Di Barbara Kornfeld
Il papa invita i Media a “casa sua” per ringraziarli dello sforzo di aver narrato il conclave, partendo dal Santo Natale, fino al fittissimo calendario di impegni che ha comportato la nascita in cielo di papa Francesco, lunedì in Albis 2025, dando un senso simbolicamente cruciale ai cristiani di tutto il globo. Un invito del genere non risulta indifferente neanche ad un ateo, figuriamoci a chi, come la sottoscritta, si è occupata per buona parte della sua vita di temi spirituali. Parallelamente immaginavo di apprestarmi a partecipare a molto più di una semplice festa di ringraziamento: il papa è un pastore, come tale ha il dovere di esprimere linee di indirizzo, pareri – anche se questi non gli tributano il consenso generale – cercare di indicare strade di conciliazione e pace. Di riflesso ho sentito il dovere di ragionare a fondo le modalità su come prepararmi a un evento del genere. Gli editori coinvolti nella vicenda sono stati due: il Bollettino Diocesano della Diocesi di Teggiano-Policastro e ADIM.

• [PROBLEMA POSTO] Secondo l'estratto della pagina sull'invito del papa ai media, quali sono i due editori coinvolti nella vicenda?

• [MATERIALE RACCOLTO]
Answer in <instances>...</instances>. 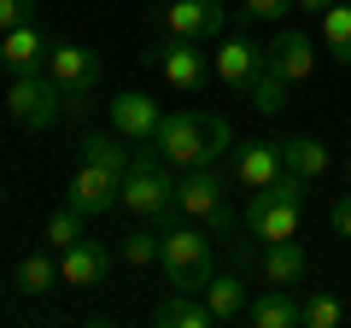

• [RISULTATO DEL COMPITO] Il Bollettino Diocesano della Diocesi di Teggiano-Policastro e ADIM.